Ils sont tous là, ils lui répondent. Ils s'éraillent.
Ah ! ça ira, ça ira ça ira,
Les aristocrates à la lanterne...


Ils sont là.

Fil-de-Fer avec sa rangée de dents en moins depuis le fameux coup de pied de Tarpagnan, Œil-dé-Velours qui a retourné sa bosse et qui est gagné à la cause. Abel Rochon, le va-de-la-gueule, le peintre en bâtiment, main dans la main avec sa jolie marmite, Adélaïde Fontieu, qui pour l'occasion a piqué une cocarde dans ses cheveux.
Ils scandent, ils gueulent, ils lampionnent, ils revivent.

Ils sont là.

Et les filles de la rue Girardon, les pensionnaires des Abbesses qui défilent derrière eux ont des fraîcheurs de joues. Elles sont pimpantes au milieu des jolis marins en col bleu, au chapeau de cuir verni qu'elles décoiffent avec une hardiesse rieuse. Elles laissent percer des cris de sauvageonnes en liberté. Elles se tiennent par le bras, elles naviguent, elles se bouchent les oreilles en passant devant les cuivres qui couaquent, les hélicons qui barrissent.
Et puis, elles sont là aussi, plus douces, plus rangées, Léonce et sa fille Marion qui suivent les délurées. Et Marceau. Et Ferrier et Voutard. Et Blanche aux seins plus émouvants que des collines du matin, Blanche, on s'en souvient, qui travaille avec Jeanne Couerbe à l'atelier de couture.

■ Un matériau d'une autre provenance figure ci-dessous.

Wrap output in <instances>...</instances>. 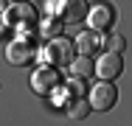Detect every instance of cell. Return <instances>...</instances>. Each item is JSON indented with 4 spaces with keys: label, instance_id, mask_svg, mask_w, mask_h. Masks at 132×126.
<instances>
[{
    "label": "cell",
    "instance_id": "1",
    "mask_svg": "<svg viewBox=\"0 0 132 126\" xmlns=\"http://www.w3.org/2000/svg\"><path fill=\"white\" fill-rule=\"evenodd\" d=\"M6 23L23 34H31L34 25H37V8L31 3H11L6 8Z\"/></svg>",
    "mask_w": 132,
    "mask_h": 126
},
{
    "label": "cell",
    "instance_id": "2",
    "mask_svg": "<svg viewBox=\"0 0 132 126\" xmlns=\"http://www.w3.org/2000/svg\"><path fill=\"white\" fill-rule=\"evenodd\" d=\"M45 65H70L73 62V42L68 37H53L42 53H37Z\"/></svg>",
    "mask_w": 132,
    "mask_h": 126
},
{
    "label": "cell",
    "instance_id": "3",
    "mask_svg": "<svg viewBox=\"0 0 132 126\" xmlns=\"http://www.w3.org/2000/svg\"><path fill=\"white\" fill-rule=\"evenodd\" d=\"M115 101H118V93H115L112 81L101 78L98 84H93V90H90V109H96V112H107V109L115 106Z\"/></svg>",
    "mask_w": 132,
    "mask_h": 126
},
{
    "label": "cell",
    "instance_id": "4",
    "mask_svg": "<svg viewBox=\"0 0 132 126\" xmlns=\"http://www.w3.org/2000/svg\"><path fill=\"white\" fill-rule=\"evenodd\" d=\"M59 73L53 70L51 65H42V67H37L34 76H31V90L37 93V95H53V90L59 87Z\"/></svg>",
    "mask_w": 132,
    "mask_h": 126
},
{
    "label": "cell",
    "instance_id": "5",
    "mask_svg": "<svg viewBox=\"0 0 132 126\" xmlns=\"http://www.w3.org/2000/svg\"><path fill=\"white\" fill-rule=\"evenodd\" d=\"M96 73L101 76V78H107V81L118 78V76L124 73V59H121V53H115V50H104L101 59L96 62Z\"/></svg>",
    "mask_w": 132,
    "mask_h": 126
},
{
    "label": "cell",
    "instance_id": "6",
    "mask_svg": "<svg viewBox=\"0 0 132 126\" xmlns=\"http://www.w3.org/2000/svg\"><path fill=\"white\" fill-rule=\"evenodd\" d=\"M34 56H37V50H34V45L28 42L26 37L14 39V42H11V45L6 48V59H9L11 65H20V67H23V65H28V62H31Z\"/></svg>",
    "mask_w": 132,
    "mask_h": 126
},
{
    "label": "cell",
    "instance_id": "7",
    "mask_svg": "<svg viewBox=\"0 0 132 126\" xmlns=\"http://www.w3.org/2000/svg\"><path fill=\"white\" fill-rule=\"evenodd\" d=\"M87 23H90V28H96V31H107L110 25L115 23V11L110 6H104V3H98V6H93L87 11Z\"/></svg>",
    "mask_w": 132,
    "mask_h": 126
},
{
    "label": "cell",
    "instance_id": "8",
    "mask_svg": "<svg viewBox=\"0 0 132 126\" xmlns=\"http://www.w3.org/2000/svg\"><path fill=\"white\" fill-rule=\"evenodd\" d=\"M87 3L84 0H62V20L65 23H81V20H87Z\"/></svg>",
    "mask_w": 132,
    "mask_h": 126
},
{
    "label": "cell",
    "instance_id": "9",
    "mask_svg": "<svg viewBox=\"0 0 132 126\" xmlns=\"http://www.w3.org/2000/svg\"><path fill=\"white\" fill-rule=\"evenodd\" d=\"M101 31H96V28H90V31H81L79 39H76V48H79V53H84V56H90V53H96V50L101 48V37H98Z\"/></svg>",
    "mask_w": 132,
    "mask_h": 126
},
{
    "label": "cell",
    "instance_id": "10",
    "mask_svg": "<svg viewBox=\"0 0 132 126\" xmlns=\"http://www.w3.org/2000/svg\"><path fill=\"white\" fill-rule=\"evenodd\" d=\"M87 112H90V101L79 95V98H70L65 104V115L70 118V121H81V118H87Z\"/></svg>",
    "mask_w": 132,
    "mask_h": 126
},
{
    "label": "cell",
    "instance_id": "11",
    "mask_svg": "<svg viewBox=\"0 0 132 126\" xmlns=\"http://www.w3.org/2000/svg\"><path fill=\"white\" fill-rule=\"evenodd\" d=\"M93 70H96V65H93L90 56H84V53H81V56H73V62H70V76H81V78H84V76H90Z\"/></svg>",
    "mask_w": 132,
    "mask_h": 126
},
{
    "label": "cell",
    "instance_id": "12",
    "mask_svg": "<svg viewBox=\"0 0 132 126\" xmlns=\"http://www.w3.org/2000/svg\"><path fill=\"white\" fill-rule=\"evenodd\" d=\"M65 90H68L73 98L84 95V93H87V87H84V78H81V76H70V78L65 81Z\"/></svg>",
    "mask_w": 132,
    "mask_h": 126
},
{
    "label": "cell",
    "instance_id": "13",
    "mask_svg": "<svg viewBox=\"0 0 132 126\" xmlns=\"http://www.w3.org/2000/svg\"><path fill=\"white\" fill-rule=\"evenodd\" d=\"M101 48H104V50H115V53H124L127 42H124V37L110 34V37H104V39H101Z\"/></svg>",
    "mask_w": 132,
    "mask_h": 126
},
{
    "label": "cell",
    "instance_id": "14",
    "mask_svg": "<svg viewBox=\"0 0 132 126\" xmlns=\"http://www.w3.org/2000/svg\"><path fill=\"white\" fill-rule=\"evenodd\" d=\"M59 28H62L59 20H45V25H42V31H45L48 37H59Z\"/></svg>",
    "mask_w": 132,
    "mask_h": 126
},
{
    "label": "cell",
    "instance_id": "15",
    "mask_svg": "<svg viewBox=\"0 0 132 126\" xmlns=\"http://www.w3.org/2000/svg\"><path fill=\"white\" fill-rule=\"evenodd\" d=\"M3 25H6V17H0V34H3Z\"/></svg>",
    "mask_w": 132,
    "mask_h": 126
}]
</instances>
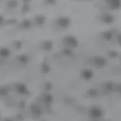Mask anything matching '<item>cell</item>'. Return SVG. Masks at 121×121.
<instances>
[{"mask_svg":"<svg viewBox=\"0 0 121 121\" xmlns=\"http://www.w3.org/2000/svg\"><path fill=\"white\" fill-rule=\"evenodd\" d=\"M91 62L97 68H103L107 64V60L101 55H96L91 58Z\"/></svg>","mask_w":121,"mask_h":121,"instance_id":"cell-1","label":"cell"},{"mask_svg":"<svg viewBox=\"0 0 121 121\" xmlns=\"http://www.w3.org/2000/svg\"><path fill=\"white\" fill-rule=\"evenodd\" d=\"M89 115L93 119H99L104 116V111L98 106H93L89 110Z\"/></svg>","mask_w":121,"mask_h":121,"instance_id":"cell-2","label":"cell"},{"mask_svg":"<svg viewBox=\"0 0 121 121\" xmlns=\"http://www.w3.org/2000/svg\"><path fill=\"white\" fill-rule=\"evenodd\" d=\"M104 1L111 10H118L121 9V0H104Z\"/></svg>","mask_w":121,"mask_h":121,"instance_id":"cell-3","label":"cell"},{"mask_svg":"<svg viewBox=\"0 0 121 121\" xmlns=\"http://www.w3.org/2000/svg\"><path fill=\"white\" fill-rule=\"evenodd\" d=\"M81 77L86 80H89V79H92L93 78L94 73L91 69L87 68V69H84L81 71Z\"/></svg>","mask_w":121,"mask_h":121,"instance_id":"cell-4","label":"cell"},{"mask_svg":"<svg viewBox=\"0 0 121 121\" xmlns=\"http://www.w3.org/2000/svg\"><path fill=\"white\" fill-rule=\"evenodd\" d=\"M115 87L116 85L114 83L111 81H108L104 85V90L105 92H107V94H111L115 91Z\"/></svg>","mask_w":121,"mask_h":121,"instance_id":"cell-5","label":"cell"},{"mask_svg":"<svg viewBox=\"0 0 121 121\" xmlns=\"http://www.w3.org/2000/svg\"><path fill=\"white\" fill-rule=\"evenodd\" d=\"M101 21L106 24H111L114 21V17L111 14H104L101 16Z\"/></svg>","mask_w":121,"mask_h":121,"instance_id":"cell-6","label":"cell"},{"mask_svg":"<svg viewBox=\"0 0 121 121\" xmlns=\"http://www.w3.org/2000/svg\"><path fill=\"white\" fill-rule=\"evenodd\" d=\"M113 31L112 30H107L102 33V38L106 41H111L113 37Z\"/></svg>","mask_w":121,"mask_h":121,"instance_id":"cell-7","label":"cell"},{"mask_svg":"<svg viewBox=\"0 0 121 121\" xmlns=\"http://www.w3.org/2000/svg\"><path fill=\"white\" fill-rule=\"evenodd\" d=\"M89 95L92 96V97H96L98 95V90L95 89H91L89 91Z\"/></svg>","mask_w":121,"mask_h":121,"instance_id":"cell-8","label":"cell"},{"mask_svg":"<svg viewBox=\"0 0 121 121\" xmlns=\"http://www.w3.org/2000/svg\"><path fill=\"white\" fill-rule=\"evenodd\" d=\"M108 55H109V56L111 57V58H117V52H115V51H111L109 53H108Z\"/></svg>","mask_w":121,"mask_h":121,"instance_id":"cell-9","label":"cell"},{"mask_svg":"<svg viewBox=\"0 0 121 121\" xmlns=\"http://www.w3.org/2000/svg\"><path fill=\"white\" fill-rule=\"evenodd\" d=\"M115 91H116V92H118L119 94L121 95V82H120V83H118L117 85H116Z\"/></svg>","mask_w":121,"mask_h":121,"instance_id":"cell-10","label":"cell"},{"mask_svg":"<svg viewBox=\"0 0 121 121\" xmlns=\"http://www.w3.org/2000/svg\"><path fill=\"white\" fill-rule=\"evenodd\" d=\"M117 43H118L119 45H120V46H121V33H120L118 35H117Z\"/></svg>","mask_w":121,"mask_h":121,"instance_id":"cell-11","label":"cell"}]
</instances>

A tout moment, la Marseillaise éclate.
Tout de même, quel pouvoir sur les êtres cet hymne vengeur repris en chœur par des milliers de voix résolues ! Quel génial ressort de l'homme acculé à la misère, de l'homme humilié, catégorie, fêlé jusqu’à l'ossaille, cette faculté qu'il a de se redresser ! De reconquérir les rues d'une voix universelle à l'heure où il allait dormir de découragement !

Ils sont tous là, deux cent mille au moins, au pied de l'estrade où le Comité central vient de remettre ses pouvoirs à l'assemblée élue.

Du fond de leurs gorges jaillit une clameur unique, tendre et forte, ils crient :

— Vive la Commune !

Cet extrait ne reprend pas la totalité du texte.